#### What you are asked to do
Pull out every line in the dataset excerpt below that contains the string "photograph", treating uppercase and lowercase as different.

(Dataset excerpt)
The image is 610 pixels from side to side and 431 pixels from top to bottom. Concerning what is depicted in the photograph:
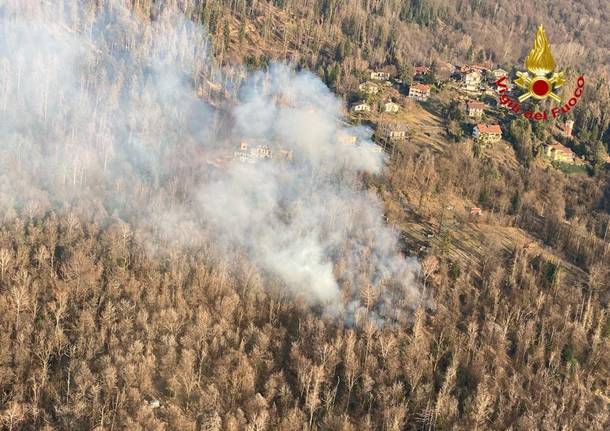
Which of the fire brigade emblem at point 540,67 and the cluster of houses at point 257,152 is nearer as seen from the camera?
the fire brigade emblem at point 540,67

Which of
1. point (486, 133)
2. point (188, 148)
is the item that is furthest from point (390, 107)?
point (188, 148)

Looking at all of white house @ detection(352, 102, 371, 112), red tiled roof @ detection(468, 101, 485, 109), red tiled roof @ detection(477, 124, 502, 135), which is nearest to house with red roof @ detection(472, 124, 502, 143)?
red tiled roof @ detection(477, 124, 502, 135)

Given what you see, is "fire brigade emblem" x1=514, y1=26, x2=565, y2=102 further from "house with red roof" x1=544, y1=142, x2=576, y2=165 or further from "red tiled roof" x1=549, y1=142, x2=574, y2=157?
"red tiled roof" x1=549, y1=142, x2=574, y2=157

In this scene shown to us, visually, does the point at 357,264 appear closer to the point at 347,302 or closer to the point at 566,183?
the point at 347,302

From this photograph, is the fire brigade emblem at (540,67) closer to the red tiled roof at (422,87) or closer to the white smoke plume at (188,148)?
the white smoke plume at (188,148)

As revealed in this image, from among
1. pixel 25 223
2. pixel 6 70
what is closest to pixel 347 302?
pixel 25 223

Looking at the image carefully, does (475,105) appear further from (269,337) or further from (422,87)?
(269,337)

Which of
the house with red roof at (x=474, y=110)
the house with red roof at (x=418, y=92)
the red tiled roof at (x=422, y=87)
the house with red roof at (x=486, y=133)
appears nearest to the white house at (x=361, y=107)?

#### Correct answer
The image is 610 pixels from side to side and 431 pixels from top to bottom. Concerning what is depicted in the photograph:
From this photograph, is the fire brigade emblem at (540,67) closer to the red tiled roof at (422,87) or closer to the white smoke plume at (188,148)?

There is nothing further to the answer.